Aufgaben —
- 1) Kopieren Sie aus dem Text über die Cäsarenminiaturen wortgetreu jenen Abschnitt, der mit den Worten „Antikenikonografie im Barock“ einsetzt und mit „und moralischen Verfall.“ schließt.
- 2) Welche Eigenschaften verkörpert Titus laut dem Text über die Cäsarenminiaturen?
- 3) Schreiben Sie den Text über die Cäsarenminiaturen im Kabinett Christoph Daniels im Anschluss an seinen letzten Satz weiter.

Vorgelegter Text —
* * * * *

Von der Haubitze zur Historie – die 24 Cäsaren im Kabinett Christoph Daniels
Im Anschluss an die Waffensammlung, die Jagdutensilien und Reisegegenstände vermerkt das Inventar von 1752 eine kleine, beinahe unscheinbare Schachtel, die sich bei näherer Betrachtung als ideell bedeutsam erweist. Dort heißt es:
„ferner sind noch in einer Schachtel die 12 ersten Cesars mit ihren Gemahlinnen, in allem 24 Stück vertable Antiquen (24 pieces des Antiques represent les 12 Cesars et les 12 Cesarines).“
Es handelt sich dabei um 24 Miniaturen – möglicherweise aus Terrakotta, Wachs, Metall, Porzellan oder bemaltem Holz –, die jeweils einen der zwölf ersten römischen Kaiser von Augustus bis Domitian und ihre Ehefrauen darstellen. Der französische Titel „vertable Antiquen“ verweist vermutlich auf die Bezeichnung „véritables antiques“, also „echte Altertümer“ oder wirklich antike Figuren – eine Zuschreibung, die sich in barocken Kunstkammern oft auf imitierte oder idealisierte Repliken bezog.
Antikenikonografie im Barock – ein Raum des politischen Denkens
Die römischen Cäsaren waren im 18. Jahrhundert keine bloßen historischen Gestalten, sondern politische Archetypen. In der Literatur, Architektur, Emblematik und Porträtkunst dienten sie als Spiegel des eigenen Standesbewusstseins – als positive oder negative Modelle der Herrschaft. Augustus symbolisierte Mäßigung und Staatskunst, Nero und Caligula standen für Maßlosigkeit und Willkür, Titus für Gerechtigkeit und Weisheit. Ihre Gattinnen, häufig als matronae Romanae stilisiert, verkörperten Tugenden wie Fruchtbarkeit, Loyalität, Pietas oder – im Fall von Messalina – auch Intrige und moralischen Verfall.

* * * * *

Vorliegendes Material —

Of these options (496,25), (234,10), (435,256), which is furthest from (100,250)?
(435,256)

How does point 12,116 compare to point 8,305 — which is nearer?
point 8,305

* * * * *

Lösungen —
- 1)
Antikenikonografie im Barock – ein Raum des politischen Denkens
Die römischen Cäsaren waren im 18. Jahrhundert keine bloßen historischen Gestalten, sondern politische Archetypen. In der Literatur, Architektur, Emblematik und Porträtkunst dienten sie als Spiegel des eigenen Standesbewusstseins – als positive oder negative Modelle der Herrschaft. Augustus symbolisierte Mäßigung und Staatskunst, Nero und Caligula standen für Maßlosigkeit und Willkür, Titus für Gerechtigkeit und Weisheit. Ihre Gattinnen, häufig als matronae Romanae stilisiert, verkörperten Tugenden wie Fruchtbarkeit, Loyalität, Pietas oder – im Fall von Messalina – auch Intrige und moralischen Verfall.

- 2) Gerechtigkeit und Weisheit.

- 3)
Miniaturensembles dieser Art finden sich in zahlreichen europäischen Sammlungen des 17. und 18. Jahrhunderts, etwa im Grünen Gewölbe in Dresden oder in der Kunstkammer des Erzherzogs Ferdinand II. in Ambras bei Innsbruck. Ihre Anordnung folgte einem didaktischen Prinzip – man konnte Geschichte „im Raum betrachten“, antike Biographien durch Formen und Materialien sinnlich erfassen (vgl. Sybille Ebert-Schifferer: Kunstkammern der Renaissance, München 2002).
Christoph Daniel, selbst ein hochgebildeter Militär, der lateinische Texte kannte und vermutlich antike Autoren wie Sueton oder Livius las, wird diese Figuren nicht als bloßes Kuriosum gesammelt haben. Sie standen für ihn als Genealogie politischer Erfahrung, eingebettet in die Vorstellung, dass auch seine eigene Vita – als General, Gutsbesitzer und Fideikommissstifter – in einem historischen Kontinuum stand.
Die Kaiser und ihre Kaiserinnen – politische Paarbildung
Auffällig ist die konsequente Verbindung männlicher und weiblicher Figuren: Nicht nur die zwölf Cäsaren, sondern explizit auch ihre Ehefrauen werden dargestellt. Diese Entscheidung verweist auf das barocke Interesse an dynastischen Allianzen, ehelicher Tugend und weiblicher Rolle im höfischen System. Gerade in einer Zeit, in der der barocke Hofstaat auf dem Zusammenspiel männlicher Macht und weiblicher Repräsentation beruhte, waren solche Miniaturen mehr als Dekor – sie waren Schulmodelle höfischer Kultur.
Die Entscheidung, sie in einer „Schachtel“ aufzubewahren, legt nahe, dass sie nicht in einer Vitrine oder auf einem Kaminsims standen, sondern aufgeklappt und betrachtet werden konnten – wie ein mobiles Lehrstück oder ein persönliches Museum im Kleinstformat. Sie gehörten zu den intimen Objekten adliger Bildung, wie sie von Leibniz, Thomasius oder Bodmer im 18. Jahrhundert beschrieben wurden: klein, aber bedeutungsschwer.
Funktion und Ort im Gesamtraum
Positioniert im gleichen Raum wie Musketen, Pistolen, Hirschfänger und ein grünsamtener Sattel, bilden diese Figuren eine semantische Kontrastfolie: Während Waffen für Handeln und Eingreifen stehen, symbolisieren die Cäsarenfiguren das Reflektieren über Macht, das Nachdenken über Herrschaftsgeschichte.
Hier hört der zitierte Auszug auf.